Adapun gejala dan tanda dari kehamilan ektopik terganggu yang sering dijumpai
ialah sebagai berikut :
- Nyeri perut
Merupakan keluhan utama pada kehamilan ektopik terganggu, yang terjadi pada
kira-kira 90-100% penderita. Nyeri bisa terjadi unilateral atau bilateral dan bisa terjadi
baik pada perut bagian bawah maupun atas. Nyeri juga bisa dirasakan sebagai nyeri
tajam, nyeri tumpul, atau kram serta bisa terus menerus atau hilang timbul. Pada ruptur
tuba, nyeri perut bagian bawah terjadi secara tiba-tiba dan intensitasnya sangat berat
disebabkan oleh darah yang mengalir ke dalam kavum peritonei. Biasanya pada
abortus tuba, nyeri tidak seberapa hebat dan tidak terus menerus. Rasa nyeri mula-
mula terdapat pada satu sisi, tetapi setelah darah masuk ke dalam rongga perut, rasa
nyeri menjalar ke bagian tengah atau ke seluruh perut bawah. Darah dalam rongga
perut dapat merangsang diafragma, sehingga menyebabkan nyeri bahu dan bila
membentuk hematokel retrouterina dapat ,menyebabkan nyeri saat defekasi.

- Perdarahan pervaginam
Perdarahan pervaginam merupakan tanda penting kedua pada kehamilan ektopik
terganggu, kira-kira terjadi pada 60-80% penderita. Perdarahan biasanya mulai 7-14
hari setelah periode menstruasi yang terlewatkan/tidak terjadi. Selama fungsi endokrin
plasenta masih bertahan, perdarahan uterus biasanya tidak ditemukan; namun bila
dukungan endokrin dari endometrium sudah tidak memadai lagi, mukosa uterus akan
mengalami perdarahan. Hal ini menunjukkan sudah terjadi kematian janin dan berasal
dari kavum uteri karena pelepasan desidua. Perdarahan yang berasal dari uterus
biasanya sedikit-sedikit, berwarna coklat tua, dan dapat terputus-putus atau terus
menerus . Perdarahan berarti gangguan pembentukan human chorionic gonadotropin.
Jika plasenta mati, desidua dapat dikeluarkan seluruhnya.

- Amenore
Tidak adanya riwayat terlambat haid bukan berarti kemungkinan kehamilan tuba
dapat disingkirkan. Lamanya amenore tergantung pada kehidupan janin, sehingga
dapat bervariasi. Sebagian penderita tidak mengalami amenore karena kematian janin
sebelum haid berikutnya. Hal ini menyebabkan frekuensi amenore yang dikemukakan
berbagai penulis berkisar antara 23-97%. Riwayat amenore tidak ditemukan pada
seperempat kasus atau lebih. Salah satu sebabnya adalah karena pasien menganggap
perdarahan pervaginam yang lazim terjadi pada kehamilan tuba sebagai periode haid
yang normal, dan dengan demikian memberikan tanggal haid terakhir yang keliru.
Sumber kesalahan diagnostik yang penting ini dapat diatasi pada banyak kasus bila
riwayat haid ditanyakan dengan teliti. Sifat haid terakhir harus ditanyakan secara
terinci berkenaan dengan waktu mulainya, lamanya serta banyaknya haid dan
dianjurkan pula untuk menanyakan apakah pasien merasa bahwa haidnya abnormal.

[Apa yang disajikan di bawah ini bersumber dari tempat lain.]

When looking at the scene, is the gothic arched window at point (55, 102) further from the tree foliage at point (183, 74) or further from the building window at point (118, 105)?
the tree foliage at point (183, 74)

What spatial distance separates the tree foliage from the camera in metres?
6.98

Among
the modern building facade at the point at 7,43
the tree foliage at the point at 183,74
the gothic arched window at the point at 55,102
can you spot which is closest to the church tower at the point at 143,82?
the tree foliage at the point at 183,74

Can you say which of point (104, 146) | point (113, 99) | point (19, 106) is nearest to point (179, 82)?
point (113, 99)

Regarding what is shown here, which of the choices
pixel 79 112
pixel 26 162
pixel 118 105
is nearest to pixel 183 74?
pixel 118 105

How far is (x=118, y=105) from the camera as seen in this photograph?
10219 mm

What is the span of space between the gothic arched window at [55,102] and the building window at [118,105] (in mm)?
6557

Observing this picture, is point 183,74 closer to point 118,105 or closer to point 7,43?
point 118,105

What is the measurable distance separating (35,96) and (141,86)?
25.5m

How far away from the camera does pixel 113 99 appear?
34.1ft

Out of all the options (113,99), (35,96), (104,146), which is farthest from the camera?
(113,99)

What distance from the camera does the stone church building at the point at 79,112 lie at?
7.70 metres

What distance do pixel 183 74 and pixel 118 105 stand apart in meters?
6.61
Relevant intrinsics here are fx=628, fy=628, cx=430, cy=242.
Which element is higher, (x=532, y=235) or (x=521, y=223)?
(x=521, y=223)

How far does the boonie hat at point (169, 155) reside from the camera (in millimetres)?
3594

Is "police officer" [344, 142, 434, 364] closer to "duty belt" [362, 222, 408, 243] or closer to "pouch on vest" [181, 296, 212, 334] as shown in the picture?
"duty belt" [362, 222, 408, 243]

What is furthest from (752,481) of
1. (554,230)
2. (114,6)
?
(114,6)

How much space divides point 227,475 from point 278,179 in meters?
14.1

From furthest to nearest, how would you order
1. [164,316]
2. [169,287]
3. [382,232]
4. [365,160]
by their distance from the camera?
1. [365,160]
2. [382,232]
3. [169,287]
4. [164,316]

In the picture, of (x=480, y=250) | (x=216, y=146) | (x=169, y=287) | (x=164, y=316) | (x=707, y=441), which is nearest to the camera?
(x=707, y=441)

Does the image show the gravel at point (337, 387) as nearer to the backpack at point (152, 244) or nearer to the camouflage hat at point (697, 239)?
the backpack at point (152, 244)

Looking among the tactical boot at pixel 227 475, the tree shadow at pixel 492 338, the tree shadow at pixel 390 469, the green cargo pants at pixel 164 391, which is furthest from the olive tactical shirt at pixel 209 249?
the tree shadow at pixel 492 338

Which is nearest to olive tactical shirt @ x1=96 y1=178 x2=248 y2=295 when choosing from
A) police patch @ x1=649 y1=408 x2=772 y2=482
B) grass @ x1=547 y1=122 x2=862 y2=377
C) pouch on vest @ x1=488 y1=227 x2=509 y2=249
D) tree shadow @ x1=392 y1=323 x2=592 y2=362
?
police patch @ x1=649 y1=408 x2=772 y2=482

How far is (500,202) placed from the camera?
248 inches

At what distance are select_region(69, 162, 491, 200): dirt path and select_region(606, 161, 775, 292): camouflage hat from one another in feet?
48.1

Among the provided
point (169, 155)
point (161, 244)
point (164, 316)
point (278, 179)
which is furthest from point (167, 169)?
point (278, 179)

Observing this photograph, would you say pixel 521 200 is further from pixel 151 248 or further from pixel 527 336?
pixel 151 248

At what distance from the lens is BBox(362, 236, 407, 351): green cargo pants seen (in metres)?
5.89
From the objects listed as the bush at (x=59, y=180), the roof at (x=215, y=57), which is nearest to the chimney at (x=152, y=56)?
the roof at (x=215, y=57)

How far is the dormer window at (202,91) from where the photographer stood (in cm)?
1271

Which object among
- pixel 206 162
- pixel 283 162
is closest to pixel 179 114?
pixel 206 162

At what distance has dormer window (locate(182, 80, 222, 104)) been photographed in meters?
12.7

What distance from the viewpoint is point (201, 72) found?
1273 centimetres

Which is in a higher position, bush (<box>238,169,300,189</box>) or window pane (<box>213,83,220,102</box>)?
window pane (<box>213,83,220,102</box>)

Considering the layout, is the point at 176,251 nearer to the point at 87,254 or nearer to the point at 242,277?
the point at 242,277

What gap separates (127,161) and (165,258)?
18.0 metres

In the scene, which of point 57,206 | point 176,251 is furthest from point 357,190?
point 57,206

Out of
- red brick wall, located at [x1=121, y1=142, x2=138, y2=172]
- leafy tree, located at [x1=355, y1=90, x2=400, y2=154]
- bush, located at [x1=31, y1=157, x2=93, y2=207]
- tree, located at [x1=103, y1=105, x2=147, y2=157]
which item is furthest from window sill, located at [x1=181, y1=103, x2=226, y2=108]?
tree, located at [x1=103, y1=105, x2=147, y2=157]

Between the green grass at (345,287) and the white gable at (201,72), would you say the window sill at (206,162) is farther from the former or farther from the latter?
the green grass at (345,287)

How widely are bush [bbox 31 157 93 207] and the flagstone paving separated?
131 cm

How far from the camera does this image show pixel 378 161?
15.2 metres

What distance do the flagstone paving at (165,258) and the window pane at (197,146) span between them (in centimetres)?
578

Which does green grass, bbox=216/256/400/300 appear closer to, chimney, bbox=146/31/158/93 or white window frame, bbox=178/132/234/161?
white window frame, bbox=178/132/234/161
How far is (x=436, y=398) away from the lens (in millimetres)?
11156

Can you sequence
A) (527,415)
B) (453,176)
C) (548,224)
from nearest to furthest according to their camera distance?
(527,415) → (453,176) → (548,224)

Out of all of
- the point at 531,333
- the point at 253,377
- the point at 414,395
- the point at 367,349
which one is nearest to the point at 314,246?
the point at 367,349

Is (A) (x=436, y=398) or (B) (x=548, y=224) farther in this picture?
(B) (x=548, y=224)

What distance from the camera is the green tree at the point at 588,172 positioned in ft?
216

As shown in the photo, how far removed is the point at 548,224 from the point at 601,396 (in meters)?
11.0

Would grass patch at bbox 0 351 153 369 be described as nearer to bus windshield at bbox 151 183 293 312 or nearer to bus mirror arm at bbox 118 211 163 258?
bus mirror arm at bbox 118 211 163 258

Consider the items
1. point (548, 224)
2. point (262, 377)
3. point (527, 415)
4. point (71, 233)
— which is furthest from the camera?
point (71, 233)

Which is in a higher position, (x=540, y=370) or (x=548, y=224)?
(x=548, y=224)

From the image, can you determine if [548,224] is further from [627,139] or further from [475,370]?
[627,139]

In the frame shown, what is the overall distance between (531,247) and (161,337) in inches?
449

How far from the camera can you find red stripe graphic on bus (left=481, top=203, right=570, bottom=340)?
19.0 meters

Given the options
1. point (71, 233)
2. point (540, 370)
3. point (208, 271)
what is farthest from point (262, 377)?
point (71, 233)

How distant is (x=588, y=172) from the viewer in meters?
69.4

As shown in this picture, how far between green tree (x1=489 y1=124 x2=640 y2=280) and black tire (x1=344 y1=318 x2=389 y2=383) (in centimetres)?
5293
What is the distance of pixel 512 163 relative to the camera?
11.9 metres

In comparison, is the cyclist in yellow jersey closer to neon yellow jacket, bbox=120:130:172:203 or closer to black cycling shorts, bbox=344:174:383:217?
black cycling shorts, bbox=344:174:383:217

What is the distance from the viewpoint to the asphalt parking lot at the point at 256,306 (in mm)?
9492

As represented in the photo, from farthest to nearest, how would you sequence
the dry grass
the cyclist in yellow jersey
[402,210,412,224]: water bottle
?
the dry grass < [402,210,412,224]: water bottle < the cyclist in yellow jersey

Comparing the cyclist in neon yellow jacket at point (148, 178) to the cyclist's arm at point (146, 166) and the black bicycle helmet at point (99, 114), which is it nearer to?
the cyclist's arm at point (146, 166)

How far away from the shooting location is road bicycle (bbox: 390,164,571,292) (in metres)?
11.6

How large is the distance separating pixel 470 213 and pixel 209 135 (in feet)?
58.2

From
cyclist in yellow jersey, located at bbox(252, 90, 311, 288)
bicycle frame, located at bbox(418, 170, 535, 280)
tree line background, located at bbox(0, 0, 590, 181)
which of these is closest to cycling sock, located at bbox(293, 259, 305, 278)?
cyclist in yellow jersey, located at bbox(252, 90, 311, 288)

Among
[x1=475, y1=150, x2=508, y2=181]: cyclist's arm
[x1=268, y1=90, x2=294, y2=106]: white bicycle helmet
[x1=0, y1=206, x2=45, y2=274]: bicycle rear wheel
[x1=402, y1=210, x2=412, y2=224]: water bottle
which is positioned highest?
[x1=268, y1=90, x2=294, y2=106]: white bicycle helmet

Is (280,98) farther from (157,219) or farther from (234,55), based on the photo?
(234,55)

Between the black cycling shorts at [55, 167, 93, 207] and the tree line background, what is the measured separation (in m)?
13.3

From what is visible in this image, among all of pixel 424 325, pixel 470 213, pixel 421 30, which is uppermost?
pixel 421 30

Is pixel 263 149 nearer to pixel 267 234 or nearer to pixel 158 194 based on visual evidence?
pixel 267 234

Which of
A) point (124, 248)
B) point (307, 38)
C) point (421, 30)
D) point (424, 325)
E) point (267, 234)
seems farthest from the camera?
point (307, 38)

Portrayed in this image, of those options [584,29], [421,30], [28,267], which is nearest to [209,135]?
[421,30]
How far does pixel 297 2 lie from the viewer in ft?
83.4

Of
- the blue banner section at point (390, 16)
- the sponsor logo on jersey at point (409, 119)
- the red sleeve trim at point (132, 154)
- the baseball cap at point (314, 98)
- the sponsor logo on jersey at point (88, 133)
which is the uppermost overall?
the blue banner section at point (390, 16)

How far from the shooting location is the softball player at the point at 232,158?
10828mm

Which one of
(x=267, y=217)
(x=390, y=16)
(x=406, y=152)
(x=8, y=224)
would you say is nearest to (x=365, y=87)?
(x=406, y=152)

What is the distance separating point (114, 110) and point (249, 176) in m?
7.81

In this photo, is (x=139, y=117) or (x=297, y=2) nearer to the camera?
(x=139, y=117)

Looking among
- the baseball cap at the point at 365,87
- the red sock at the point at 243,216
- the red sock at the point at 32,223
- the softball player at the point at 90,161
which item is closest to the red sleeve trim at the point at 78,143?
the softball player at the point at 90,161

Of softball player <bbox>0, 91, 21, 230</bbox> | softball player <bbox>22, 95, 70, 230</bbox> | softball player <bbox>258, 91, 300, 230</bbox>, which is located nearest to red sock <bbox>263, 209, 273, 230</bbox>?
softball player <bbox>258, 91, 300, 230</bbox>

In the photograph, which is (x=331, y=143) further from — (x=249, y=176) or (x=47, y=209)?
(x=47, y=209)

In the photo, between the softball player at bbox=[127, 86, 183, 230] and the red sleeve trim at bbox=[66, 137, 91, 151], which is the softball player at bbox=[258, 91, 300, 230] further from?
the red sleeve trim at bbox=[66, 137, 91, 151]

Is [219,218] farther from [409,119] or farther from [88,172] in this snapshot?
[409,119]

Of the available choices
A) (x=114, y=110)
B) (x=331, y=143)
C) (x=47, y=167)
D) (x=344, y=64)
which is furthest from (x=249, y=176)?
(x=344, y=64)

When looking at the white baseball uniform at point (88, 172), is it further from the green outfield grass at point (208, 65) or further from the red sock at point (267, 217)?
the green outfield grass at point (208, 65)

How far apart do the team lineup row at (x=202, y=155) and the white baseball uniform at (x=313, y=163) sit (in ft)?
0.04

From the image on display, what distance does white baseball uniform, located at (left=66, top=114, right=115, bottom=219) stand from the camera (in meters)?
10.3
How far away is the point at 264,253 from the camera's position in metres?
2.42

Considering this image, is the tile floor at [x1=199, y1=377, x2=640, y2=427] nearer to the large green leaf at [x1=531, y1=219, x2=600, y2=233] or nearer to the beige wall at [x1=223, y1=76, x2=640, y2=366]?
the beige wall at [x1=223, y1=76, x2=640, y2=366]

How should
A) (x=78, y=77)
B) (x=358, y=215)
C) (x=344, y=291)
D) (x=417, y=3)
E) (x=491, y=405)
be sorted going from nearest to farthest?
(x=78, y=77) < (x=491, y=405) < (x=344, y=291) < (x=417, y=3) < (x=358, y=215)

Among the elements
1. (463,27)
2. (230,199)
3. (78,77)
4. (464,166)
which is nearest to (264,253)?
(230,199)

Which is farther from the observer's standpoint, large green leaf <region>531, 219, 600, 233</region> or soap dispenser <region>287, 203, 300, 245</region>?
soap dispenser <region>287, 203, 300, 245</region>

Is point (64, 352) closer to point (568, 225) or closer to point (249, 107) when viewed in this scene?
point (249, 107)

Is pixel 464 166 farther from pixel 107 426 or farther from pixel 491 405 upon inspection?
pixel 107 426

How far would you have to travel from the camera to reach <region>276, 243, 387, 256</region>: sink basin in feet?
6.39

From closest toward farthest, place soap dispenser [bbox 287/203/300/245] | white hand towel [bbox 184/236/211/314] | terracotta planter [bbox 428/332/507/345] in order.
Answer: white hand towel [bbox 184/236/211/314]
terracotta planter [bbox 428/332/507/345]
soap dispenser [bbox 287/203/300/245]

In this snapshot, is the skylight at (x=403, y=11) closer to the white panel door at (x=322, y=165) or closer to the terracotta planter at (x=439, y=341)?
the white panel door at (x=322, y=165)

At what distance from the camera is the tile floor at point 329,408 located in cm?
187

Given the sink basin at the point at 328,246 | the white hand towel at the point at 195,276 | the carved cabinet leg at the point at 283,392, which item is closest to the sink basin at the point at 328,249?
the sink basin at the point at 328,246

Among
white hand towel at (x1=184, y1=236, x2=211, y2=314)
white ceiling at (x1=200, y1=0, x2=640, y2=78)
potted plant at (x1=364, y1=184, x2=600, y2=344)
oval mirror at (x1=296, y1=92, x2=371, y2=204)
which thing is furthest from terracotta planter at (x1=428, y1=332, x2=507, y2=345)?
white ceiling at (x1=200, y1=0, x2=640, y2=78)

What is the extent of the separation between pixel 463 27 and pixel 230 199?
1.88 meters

- Tekanan darah dan denyut nadi


Sebelum terjadi ruptur, tanda vital umumnya normal. Respon awal terhadap
perdarahan bervariasi dari tanpa perubahan tanda vital sampai bradikardi dan
hipotensi. Tekanan darah menurun (sistolik < 90 mmHg), nadi cepat dan lemah (> 110
kali/menit), pucat, berkeringat dingin, kulit lembab, nafas cepat (> 30 kali/menit),
cemas, kesadaran menurun atau tidak sadar bisa terjadi bila perdarahan berlangsung
terus dan terjadi hipovolemia yang signifikan. Stabile dan Grudzinskas (1990)
melaporkan dari 2400 wanita dengan kehamilan ektopik, hampir 1-4% dalam keadaan
syok.

- Perubahan uterus
Pada kehamilan ektopik terganggu, uterus juga membesar karena pengaruh hormon-
hormon kehamilan, terutama selama 3 bulan pertama, dimana tetap terjadi
pertumbuhan uterus hingga mencapai ukuran yang hampir mendekati ukuran uterus
pada kehamilan intrauteri. Konsistensinya juga serupa selama janin masih dalam
keadaan hidup. Uterus pada kehamilan ektopik dapat terdorong ke salah satu sisi oleh
massa ektopik tersebut.

- Tumor dalam rongga panggul (massa pelvis)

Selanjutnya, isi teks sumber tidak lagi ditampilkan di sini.